Tensile properties and fracture mechanism of Al–Mg alloy subjected to equal channel angular pressing

Abstract

Casting Al–2.77 wt.% Mg alloy was subjected to equal channel angular pressing (ECAP) and subsequent low-temperature annealing treatment. Tensile properties and fracture modes of as-ECAPed and annealed samples were investigated. It is found that the strength of the Al–Mg alloy increases with increasing the number of ECAP passes, while its elongation decreases. After annealing, the elongation is recovered to a large extent, consequently, the static toughness of the alloy is enhanced by a combination of ECAP and annealing treatment. Vickers hardness HV of the Al–Mg alloy monotonously increases with increasing the number of ECAP passes and follows a relationship of HV/ σ b ≈ 2.5, independent of the number of ECAP passes.
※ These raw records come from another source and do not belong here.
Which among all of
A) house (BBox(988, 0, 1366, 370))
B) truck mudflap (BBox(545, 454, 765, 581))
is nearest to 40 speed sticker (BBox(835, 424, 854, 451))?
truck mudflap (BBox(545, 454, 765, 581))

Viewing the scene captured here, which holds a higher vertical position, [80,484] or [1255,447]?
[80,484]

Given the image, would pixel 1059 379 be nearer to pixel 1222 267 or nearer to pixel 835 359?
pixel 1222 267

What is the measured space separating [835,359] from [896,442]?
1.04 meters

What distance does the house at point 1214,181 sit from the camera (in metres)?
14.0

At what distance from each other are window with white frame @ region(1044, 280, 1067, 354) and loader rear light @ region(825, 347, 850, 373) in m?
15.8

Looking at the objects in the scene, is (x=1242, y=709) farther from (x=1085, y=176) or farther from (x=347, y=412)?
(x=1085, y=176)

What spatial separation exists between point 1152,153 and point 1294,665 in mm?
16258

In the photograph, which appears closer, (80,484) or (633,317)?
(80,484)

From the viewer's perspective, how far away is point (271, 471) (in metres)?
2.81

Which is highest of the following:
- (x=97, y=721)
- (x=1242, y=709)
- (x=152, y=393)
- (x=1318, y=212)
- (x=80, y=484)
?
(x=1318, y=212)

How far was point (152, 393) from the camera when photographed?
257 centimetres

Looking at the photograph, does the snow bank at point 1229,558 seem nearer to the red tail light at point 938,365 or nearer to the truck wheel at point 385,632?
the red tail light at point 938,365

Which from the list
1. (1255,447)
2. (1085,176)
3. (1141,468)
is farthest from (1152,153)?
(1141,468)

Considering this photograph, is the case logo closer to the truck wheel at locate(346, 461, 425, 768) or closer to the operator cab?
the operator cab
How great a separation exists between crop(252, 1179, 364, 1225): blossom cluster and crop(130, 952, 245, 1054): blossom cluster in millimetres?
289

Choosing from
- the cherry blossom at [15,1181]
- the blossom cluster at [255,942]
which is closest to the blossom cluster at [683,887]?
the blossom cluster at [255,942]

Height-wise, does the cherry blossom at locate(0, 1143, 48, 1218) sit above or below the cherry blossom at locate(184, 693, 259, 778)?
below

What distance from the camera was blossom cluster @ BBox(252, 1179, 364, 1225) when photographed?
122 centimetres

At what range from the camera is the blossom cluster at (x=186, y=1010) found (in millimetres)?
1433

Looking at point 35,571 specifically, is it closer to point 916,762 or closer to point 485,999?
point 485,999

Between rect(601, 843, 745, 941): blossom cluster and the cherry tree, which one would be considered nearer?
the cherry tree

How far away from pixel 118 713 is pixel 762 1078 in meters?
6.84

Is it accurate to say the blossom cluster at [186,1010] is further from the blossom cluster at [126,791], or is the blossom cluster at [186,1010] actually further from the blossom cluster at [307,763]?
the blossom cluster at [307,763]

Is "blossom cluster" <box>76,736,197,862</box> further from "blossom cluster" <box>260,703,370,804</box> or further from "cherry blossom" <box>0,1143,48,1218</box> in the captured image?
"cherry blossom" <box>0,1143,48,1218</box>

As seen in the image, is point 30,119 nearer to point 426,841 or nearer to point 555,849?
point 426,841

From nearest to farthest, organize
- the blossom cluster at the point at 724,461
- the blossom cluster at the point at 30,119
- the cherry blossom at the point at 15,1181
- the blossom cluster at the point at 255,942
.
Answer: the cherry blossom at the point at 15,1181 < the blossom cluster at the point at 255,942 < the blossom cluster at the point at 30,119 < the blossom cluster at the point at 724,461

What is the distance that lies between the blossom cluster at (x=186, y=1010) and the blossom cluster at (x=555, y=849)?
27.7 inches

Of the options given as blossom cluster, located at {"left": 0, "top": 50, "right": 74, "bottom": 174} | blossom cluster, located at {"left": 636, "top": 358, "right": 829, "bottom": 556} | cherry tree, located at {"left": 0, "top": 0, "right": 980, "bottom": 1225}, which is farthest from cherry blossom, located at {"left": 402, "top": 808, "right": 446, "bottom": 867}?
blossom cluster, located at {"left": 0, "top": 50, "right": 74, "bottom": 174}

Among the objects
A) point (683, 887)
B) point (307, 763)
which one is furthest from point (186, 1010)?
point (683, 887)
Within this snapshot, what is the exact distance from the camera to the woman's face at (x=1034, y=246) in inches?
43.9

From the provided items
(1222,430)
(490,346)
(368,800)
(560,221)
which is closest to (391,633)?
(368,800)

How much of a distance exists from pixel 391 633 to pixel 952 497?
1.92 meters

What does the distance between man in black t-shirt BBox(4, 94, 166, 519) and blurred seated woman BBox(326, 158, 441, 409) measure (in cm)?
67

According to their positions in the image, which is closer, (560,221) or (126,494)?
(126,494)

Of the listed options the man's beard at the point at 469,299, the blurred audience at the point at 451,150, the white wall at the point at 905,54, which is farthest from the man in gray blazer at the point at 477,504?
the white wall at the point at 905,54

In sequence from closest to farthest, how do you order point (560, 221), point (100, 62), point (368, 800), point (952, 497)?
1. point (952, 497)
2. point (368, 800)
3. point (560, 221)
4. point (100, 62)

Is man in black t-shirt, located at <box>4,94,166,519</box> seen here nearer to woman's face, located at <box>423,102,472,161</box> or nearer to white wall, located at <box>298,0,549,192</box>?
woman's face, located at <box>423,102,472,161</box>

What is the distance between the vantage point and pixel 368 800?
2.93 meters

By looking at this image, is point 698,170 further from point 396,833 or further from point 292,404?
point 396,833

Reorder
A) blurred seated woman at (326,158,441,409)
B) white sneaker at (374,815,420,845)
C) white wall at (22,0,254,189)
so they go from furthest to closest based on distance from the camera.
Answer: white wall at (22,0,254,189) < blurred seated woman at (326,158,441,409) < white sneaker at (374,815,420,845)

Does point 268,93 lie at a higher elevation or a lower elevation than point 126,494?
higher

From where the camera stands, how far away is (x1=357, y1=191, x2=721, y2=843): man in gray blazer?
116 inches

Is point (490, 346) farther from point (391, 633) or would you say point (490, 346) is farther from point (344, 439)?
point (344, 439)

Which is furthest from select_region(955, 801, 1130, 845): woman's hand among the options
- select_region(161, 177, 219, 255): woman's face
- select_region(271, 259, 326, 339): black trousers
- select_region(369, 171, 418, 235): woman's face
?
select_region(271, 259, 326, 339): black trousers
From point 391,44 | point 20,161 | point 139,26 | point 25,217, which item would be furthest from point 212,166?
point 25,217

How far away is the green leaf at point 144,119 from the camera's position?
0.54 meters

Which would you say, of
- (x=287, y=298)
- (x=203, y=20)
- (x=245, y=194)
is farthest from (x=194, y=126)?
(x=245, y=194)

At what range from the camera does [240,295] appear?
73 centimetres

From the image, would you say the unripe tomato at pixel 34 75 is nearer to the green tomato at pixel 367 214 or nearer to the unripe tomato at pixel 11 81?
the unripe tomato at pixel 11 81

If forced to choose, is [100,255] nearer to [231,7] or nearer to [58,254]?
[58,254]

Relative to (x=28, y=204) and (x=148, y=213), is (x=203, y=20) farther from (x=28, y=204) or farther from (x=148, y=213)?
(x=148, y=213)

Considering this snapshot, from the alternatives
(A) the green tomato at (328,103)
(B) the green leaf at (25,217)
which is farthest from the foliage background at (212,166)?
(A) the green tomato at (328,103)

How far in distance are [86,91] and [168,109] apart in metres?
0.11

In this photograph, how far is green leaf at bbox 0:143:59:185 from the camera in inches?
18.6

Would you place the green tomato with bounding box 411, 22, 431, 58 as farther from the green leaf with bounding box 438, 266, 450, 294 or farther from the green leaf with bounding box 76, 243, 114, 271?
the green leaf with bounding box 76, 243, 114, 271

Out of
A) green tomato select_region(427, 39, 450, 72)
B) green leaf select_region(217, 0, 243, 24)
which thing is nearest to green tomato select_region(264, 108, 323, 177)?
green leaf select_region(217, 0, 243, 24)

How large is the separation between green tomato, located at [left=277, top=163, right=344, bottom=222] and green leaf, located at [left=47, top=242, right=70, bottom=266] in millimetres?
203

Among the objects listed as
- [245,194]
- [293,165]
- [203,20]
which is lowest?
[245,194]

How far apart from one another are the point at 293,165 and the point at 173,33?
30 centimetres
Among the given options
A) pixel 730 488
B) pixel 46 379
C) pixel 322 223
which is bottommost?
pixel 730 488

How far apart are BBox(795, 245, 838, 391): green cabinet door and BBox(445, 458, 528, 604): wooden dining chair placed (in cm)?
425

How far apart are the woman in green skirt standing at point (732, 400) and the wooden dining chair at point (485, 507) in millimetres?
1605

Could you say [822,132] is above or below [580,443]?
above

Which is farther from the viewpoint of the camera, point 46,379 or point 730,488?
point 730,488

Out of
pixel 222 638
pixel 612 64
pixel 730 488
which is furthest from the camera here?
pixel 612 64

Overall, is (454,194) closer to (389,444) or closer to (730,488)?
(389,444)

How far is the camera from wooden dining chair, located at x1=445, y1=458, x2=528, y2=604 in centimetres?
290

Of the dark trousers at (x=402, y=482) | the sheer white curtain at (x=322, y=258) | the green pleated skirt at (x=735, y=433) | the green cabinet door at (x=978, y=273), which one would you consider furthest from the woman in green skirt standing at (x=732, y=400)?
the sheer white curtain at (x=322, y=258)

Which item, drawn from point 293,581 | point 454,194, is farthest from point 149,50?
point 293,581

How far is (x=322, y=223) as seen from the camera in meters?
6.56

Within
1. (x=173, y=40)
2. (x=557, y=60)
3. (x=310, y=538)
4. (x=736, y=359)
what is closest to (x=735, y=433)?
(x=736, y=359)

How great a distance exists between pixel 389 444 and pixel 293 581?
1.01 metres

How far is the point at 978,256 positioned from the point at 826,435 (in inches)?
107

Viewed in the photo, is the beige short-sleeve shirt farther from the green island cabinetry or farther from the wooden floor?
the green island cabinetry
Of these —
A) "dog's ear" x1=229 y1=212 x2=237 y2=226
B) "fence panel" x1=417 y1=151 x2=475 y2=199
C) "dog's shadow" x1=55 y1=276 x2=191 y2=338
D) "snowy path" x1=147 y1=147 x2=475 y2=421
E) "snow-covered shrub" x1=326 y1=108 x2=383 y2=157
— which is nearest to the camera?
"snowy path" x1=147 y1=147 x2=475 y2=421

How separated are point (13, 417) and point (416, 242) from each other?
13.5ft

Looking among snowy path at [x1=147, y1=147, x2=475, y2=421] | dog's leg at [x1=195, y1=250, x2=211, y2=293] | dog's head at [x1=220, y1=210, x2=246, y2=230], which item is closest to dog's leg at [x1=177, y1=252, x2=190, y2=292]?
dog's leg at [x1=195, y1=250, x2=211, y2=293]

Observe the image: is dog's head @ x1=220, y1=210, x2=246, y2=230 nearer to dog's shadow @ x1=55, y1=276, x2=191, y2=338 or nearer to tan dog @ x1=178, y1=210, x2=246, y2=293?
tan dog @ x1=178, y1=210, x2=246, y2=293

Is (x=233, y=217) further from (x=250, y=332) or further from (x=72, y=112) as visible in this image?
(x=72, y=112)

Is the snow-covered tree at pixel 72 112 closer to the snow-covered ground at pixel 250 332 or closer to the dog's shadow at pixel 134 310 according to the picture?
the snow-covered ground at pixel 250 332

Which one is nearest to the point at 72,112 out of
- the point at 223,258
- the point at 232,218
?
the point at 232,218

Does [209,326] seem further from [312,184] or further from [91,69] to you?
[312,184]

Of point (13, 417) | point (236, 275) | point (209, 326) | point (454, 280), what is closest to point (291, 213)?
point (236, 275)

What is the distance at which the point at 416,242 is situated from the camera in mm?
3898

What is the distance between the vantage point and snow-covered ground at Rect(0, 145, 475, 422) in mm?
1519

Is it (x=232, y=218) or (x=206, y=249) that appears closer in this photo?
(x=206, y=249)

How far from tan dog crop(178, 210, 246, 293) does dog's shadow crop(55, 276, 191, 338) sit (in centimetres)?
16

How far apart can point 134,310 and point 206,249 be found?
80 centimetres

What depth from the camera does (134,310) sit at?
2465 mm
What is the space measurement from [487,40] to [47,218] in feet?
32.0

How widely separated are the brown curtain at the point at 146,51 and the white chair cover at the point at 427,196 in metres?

Meanwhile, it is noted that the casting alloy only exhibits necking before failure, while the alloy subjected to ECAP fails in shear mode, with an increasing shear fracture angle at high number of ECAP passes. Besides, the low temperature annealing treatment hardly affects the tensile fracture mode of the ECAPed alloy. Based on the experimental results above, the tensile failure mechanisms of the ECAPed Al–Mg alloy are discussed.